Consignes
a) Relevez, dans le synopsis de la critique de Frances Ha, toutes les actions attribuées à Frances.
b) D'après la critique de Frances Ha, par quoi l'héroïne est-elle emportée dans le plan jugé « particulièrement éloquent » ?
c) Prolongez la critique de Frances Ha en reprenant après sa dernière phrase.

Avec ses faux airs de film générationnel et de feel-good movie, Frances Ha fait tout pour nous conquérir : Greta Gerwig ne s’épargne aucun mouvement ni aucun sentiment, le réalisateur la suit à la trace, amusé, cherchant toujours la connivence avec le spectateur. L’opération charme, un peu trop évidente, fonctionne quand même le plus souvent, entre sourire et mélancolie.

Synopsis : Frances, jeune New-Yorkaise, rêve de devenir chorégraphe. En attendant, elle s’amuse avec sa meilleure amie, danse un peu et s’égare beaucoup…

Frances Ha - critiqueFilm d’une époque et d’un mode de vie (bobo intello), Frances Ha est aussi et surtout le film d’un moment de la vie, celui de plus en plus long, de plus en plus permanent, qui voit des jeunes personnes sorties de l’adolescence chercher sans les trouver les repères qui construiraient leur vie d’adulte.

A ce titre, le plan qui voit l’héroïne s’en aller, emportée par un escalator, tandis que ses parents lui disent au revoir, est particulièrement éloquent. Comment nos parents en sont-ils arrivés là, comment ont-ils bâti les certitudes qui ont construit notre enfance et protégé notre innocence? Les temps ont radicalement changé, et la génération de Frances Ha ne peut pas suivre le modèle de la génération précédente.

Après l’adolescence, il n’y a plus l’âge adulte, il y a le doute, le flottement d’un âge qui semble ne jamais devoir se finir, un âge où l’on se construit sans cesse en se demandant si un jour on arrivera à se poser (tout en redoutant ce moment qui ne peut arriver que trop tôt).

Entrées issues d'un jeu de données
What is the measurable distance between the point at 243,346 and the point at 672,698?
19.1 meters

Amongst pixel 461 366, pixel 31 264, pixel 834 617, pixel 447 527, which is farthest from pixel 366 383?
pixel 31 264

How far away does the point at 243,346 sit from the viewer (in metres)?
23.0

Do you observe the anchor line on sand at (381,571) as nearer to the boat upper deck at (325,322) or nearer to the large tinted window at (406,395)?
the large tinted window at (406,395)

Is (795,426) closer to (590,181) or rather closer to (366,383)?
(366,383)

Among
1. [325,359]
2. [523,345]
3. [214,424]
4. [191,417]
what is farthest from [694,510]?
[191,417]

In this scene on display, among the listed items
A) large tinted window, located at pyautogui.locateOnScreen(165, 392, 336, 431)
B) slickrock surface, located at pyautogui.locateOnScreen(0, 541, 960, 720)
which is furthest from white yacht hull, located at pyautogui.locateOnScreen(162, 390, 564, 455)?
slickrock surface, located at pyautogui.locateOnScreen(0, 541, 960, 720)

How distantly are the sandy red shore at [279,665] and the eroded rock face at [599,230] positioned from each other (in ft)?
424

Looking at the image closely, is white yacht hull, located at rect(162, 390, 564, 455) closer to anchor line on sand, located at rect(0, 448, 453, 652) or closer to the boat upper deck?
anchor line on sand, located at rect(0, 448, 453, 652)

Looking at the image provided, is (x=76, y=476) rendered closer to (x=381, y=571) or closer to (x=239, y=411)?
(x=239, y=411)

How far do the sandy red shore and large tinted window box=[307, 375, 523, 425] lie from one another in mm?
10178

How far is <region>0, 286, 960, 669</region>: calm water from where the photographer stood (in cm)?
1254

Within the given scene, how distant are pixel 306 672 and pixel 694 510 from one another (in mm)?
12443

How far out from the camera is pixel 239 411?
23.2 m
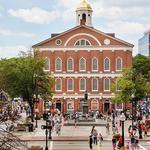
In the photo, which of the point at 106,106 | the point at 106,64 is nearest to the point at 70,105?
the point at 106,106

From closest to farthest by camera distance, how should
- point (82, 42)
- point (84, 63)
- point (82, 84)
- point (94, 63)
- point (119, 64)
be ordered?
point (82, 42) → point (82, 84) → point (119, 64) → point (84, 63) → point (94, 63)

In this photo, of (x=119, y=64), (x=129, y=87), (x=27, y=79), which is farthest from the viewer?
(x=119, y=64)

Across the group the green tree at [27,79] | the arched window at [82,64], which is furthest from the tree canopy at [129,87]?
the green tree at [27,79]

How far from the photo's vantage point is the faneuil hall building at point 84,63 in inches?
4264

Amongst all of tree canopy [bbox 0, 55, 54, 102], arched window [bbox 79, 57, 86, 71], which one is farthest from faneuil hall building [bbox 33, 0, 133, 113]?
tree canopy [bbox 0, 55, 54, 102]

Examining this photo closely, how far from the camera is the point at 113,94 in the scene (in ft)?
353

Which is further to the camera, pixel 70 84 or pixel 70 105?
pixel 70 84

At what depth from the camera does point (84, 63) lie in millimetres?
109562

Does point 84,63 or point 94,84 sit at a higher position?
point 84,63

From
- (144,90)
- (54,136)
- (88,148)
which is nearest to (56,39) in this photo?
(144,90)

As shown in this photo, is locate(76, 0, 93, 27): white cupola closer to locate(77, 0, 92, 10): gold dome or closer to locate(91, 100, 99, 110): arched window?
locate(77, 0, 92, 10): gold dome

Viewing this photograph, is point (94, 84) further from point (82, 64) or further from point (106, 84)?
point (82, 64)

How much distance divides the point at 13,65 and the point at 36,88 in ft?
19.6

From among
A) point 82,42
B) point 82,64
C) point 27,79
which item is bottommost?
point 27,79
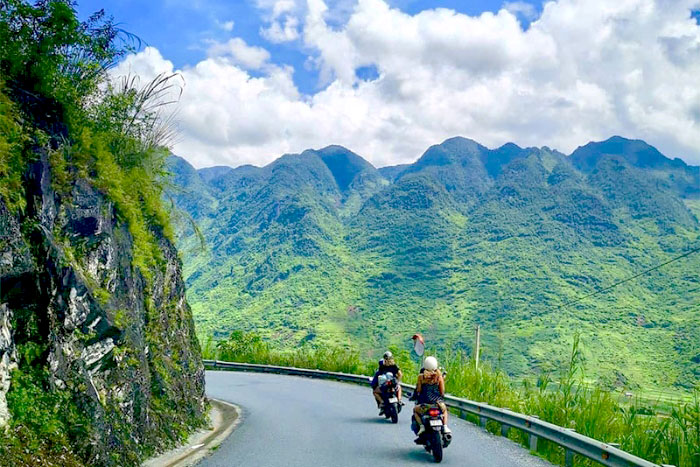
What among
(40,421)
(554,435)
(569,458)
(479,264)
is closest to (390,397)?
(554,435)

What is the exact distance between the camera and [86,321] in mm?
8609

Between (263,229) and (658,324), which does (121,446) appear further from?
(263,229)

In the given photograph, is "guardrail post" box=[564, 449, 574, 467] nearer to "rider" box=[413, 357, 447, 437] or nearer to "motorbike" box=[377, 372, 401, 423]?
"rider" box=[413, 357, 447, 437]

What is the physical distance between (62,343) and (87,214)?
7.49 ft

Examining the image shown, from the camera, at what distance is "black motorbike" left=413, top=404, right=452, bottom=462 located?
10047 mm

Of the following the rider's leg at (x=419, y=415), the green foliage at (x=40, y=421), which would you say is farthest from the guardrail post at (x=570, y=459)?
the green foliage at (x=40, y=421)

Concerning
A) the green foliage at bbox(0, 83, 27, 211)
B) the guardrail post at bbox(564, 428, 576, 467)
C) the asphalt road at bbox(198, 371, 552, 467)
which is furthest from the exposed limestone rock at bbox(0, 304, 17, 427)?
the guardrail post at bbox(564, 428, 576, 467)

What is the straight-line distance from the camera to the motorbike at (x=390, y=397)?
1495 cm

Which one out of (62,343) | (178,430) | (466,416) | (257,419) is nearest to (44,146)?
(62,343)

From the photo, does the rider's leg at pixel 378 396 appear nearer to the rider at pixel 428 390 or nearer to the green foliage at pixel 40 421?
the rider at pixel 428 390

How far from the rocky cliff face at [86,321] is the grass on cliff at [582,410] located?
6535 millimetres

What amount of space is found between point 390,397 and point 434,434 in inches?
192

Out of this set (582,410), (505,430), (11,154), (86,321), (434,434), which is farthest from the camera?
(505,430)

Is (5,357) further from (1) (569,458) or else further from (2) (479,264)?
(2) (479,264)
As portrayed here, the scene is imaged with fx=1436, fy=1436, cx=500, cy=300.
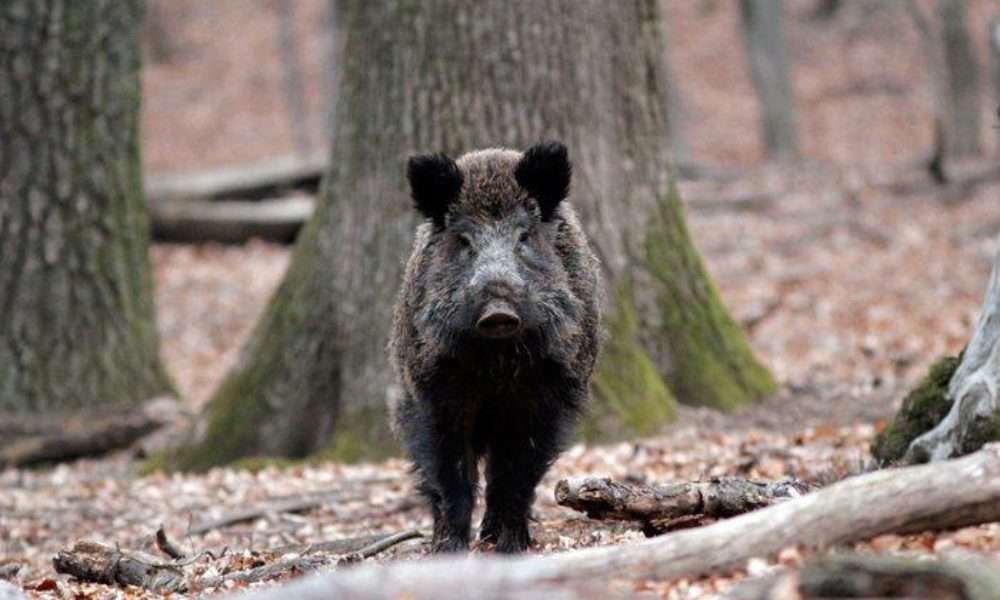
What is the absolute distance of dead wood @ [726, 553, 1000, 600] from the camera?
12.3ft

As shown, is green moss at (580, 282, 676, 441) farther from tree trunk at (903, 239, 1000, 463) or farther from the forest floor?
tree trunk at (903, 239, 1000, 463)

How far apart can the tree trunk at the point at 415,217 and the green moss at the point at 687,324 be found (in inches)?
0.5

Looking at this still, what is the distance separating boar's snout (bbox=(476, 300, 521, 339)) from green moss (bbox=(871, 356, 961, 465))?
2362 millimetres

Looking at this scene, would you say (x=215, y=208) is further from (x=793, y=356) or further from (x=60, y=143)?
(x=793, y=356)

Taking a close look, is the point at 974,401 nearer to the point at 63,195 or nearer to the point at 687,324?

Résultats de l'exercice
a)
- rêve de devenir chorégraphe
- s'amuse avec sa meilleure amie
- danse un peu
- s'égare beaucoup

b) Par un escalator.

c)
Alors qu’avons nous à perdre? L’insouciance, les blagues, le bonheur de l’instant présent, les rêves, le temps d’être nous-mêmes, la complicité, et au bout du compte l’amitié.

Le film arrive à saisir cette spirale de joie et d’inconfort, d’enthousiasmes et de déceptions, dans un noir et blanc new yorkais qui n’est pas sans rappeler le maître Woody Allen (la situation d’une héroïne paumée et plutôt bavarde rend la filiation encore plus évidente).

On regrette cependant que le film veuille avant tout nous séduire, n’hésitant pas pour cela à jouer au maximum de l’atout charme Greta Gerwig (très présente physiquement), ni à se transformer par moments en clip pour marque de chaussures branchée.

Le personnage-titre, attachant et maladroit, doit absolument plaire au spectateur. Noah Baumbach nous drague, et on doit bien dire qu’on n’est pas insensible aux grâces de son film et de son héroïne. Mais il manque un peu de consistance et de conviction pour que cette jolie tranche de vie ne soit pas un miroir générationnel trop bien emballé pour être parfaitement sincère.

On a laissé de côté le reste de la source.